§ **Prompt**
Lines from the one containing "Tanzania, site J03, 2015-11-04" through the last line of the material below: print these exactly, and only these.
───── Dataset extract
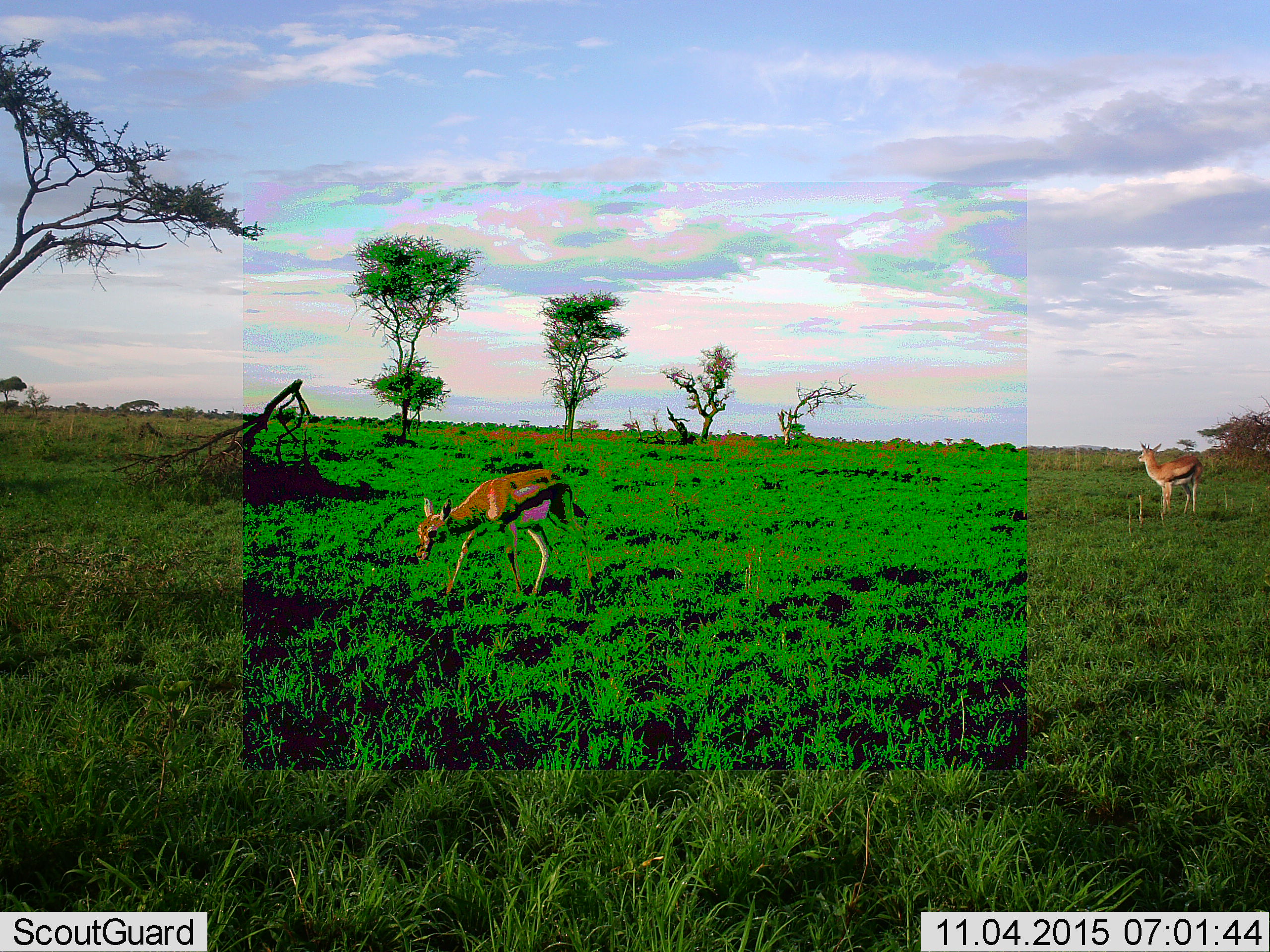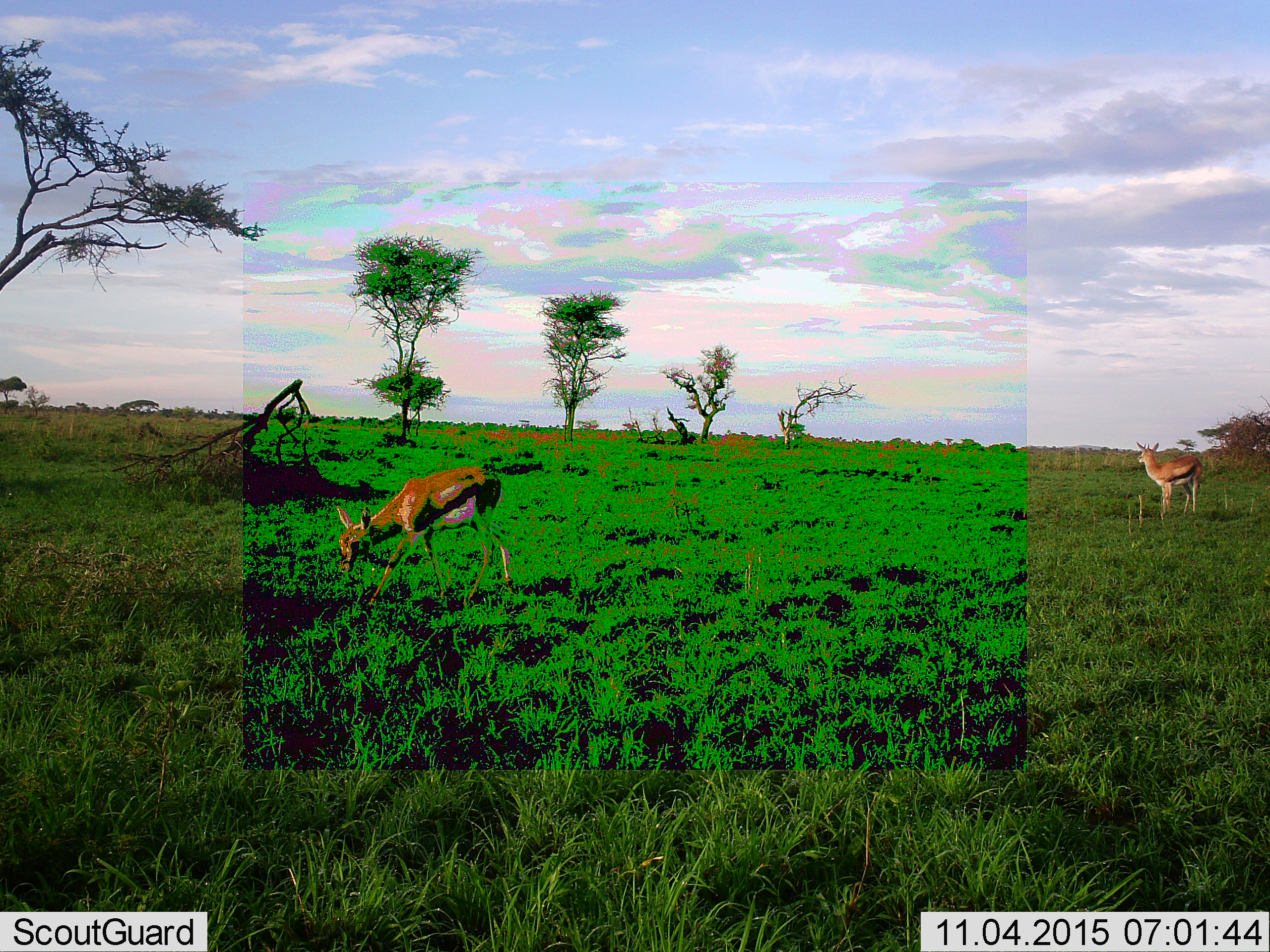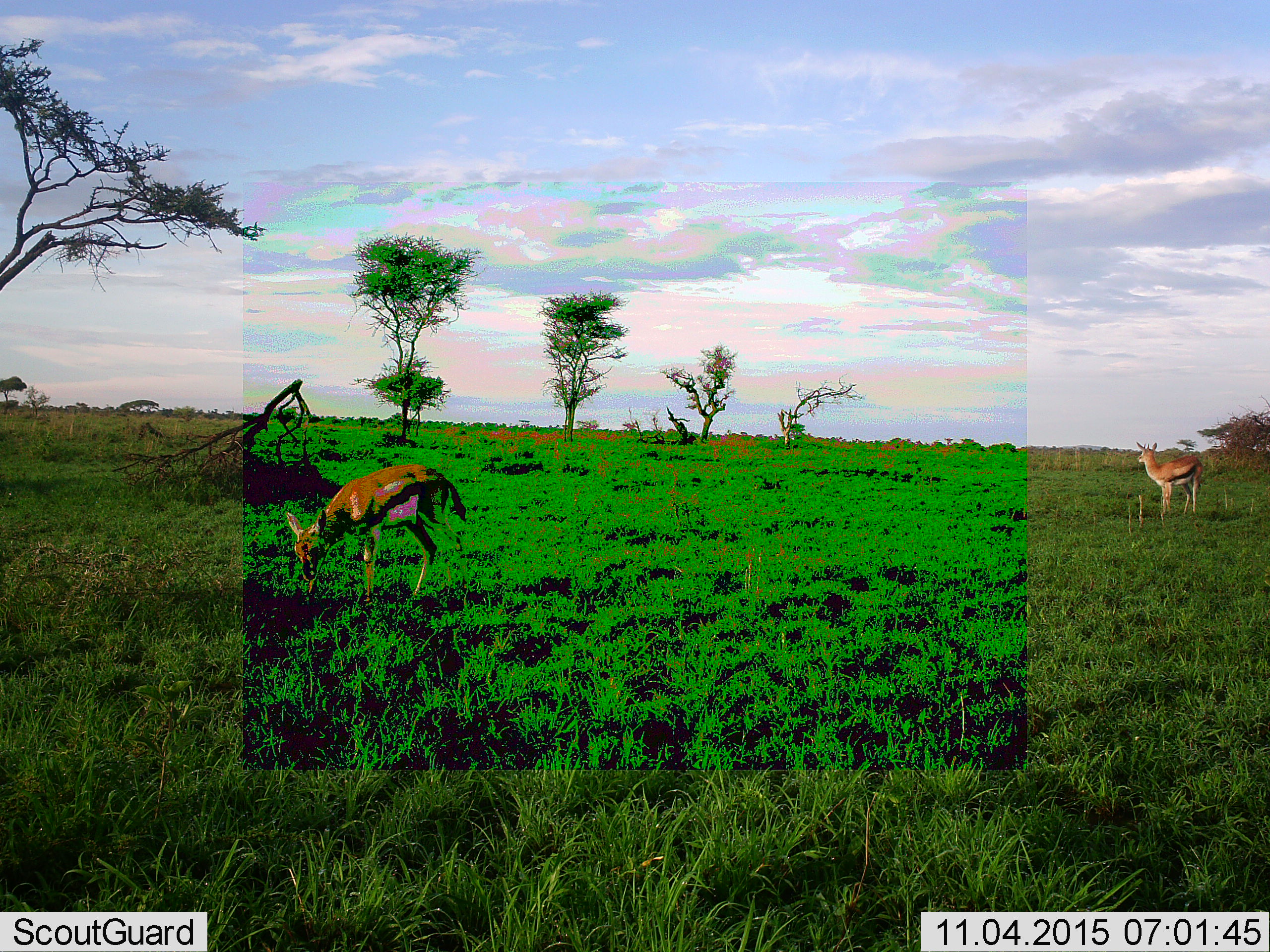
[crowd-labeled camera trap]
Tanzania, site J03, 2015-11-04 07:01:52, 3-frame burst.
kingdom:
──────────
§ **Exercise answer**
Tanzania, site J03, 2015-11-04 07:01:52, 3-frame burst.
kingdom:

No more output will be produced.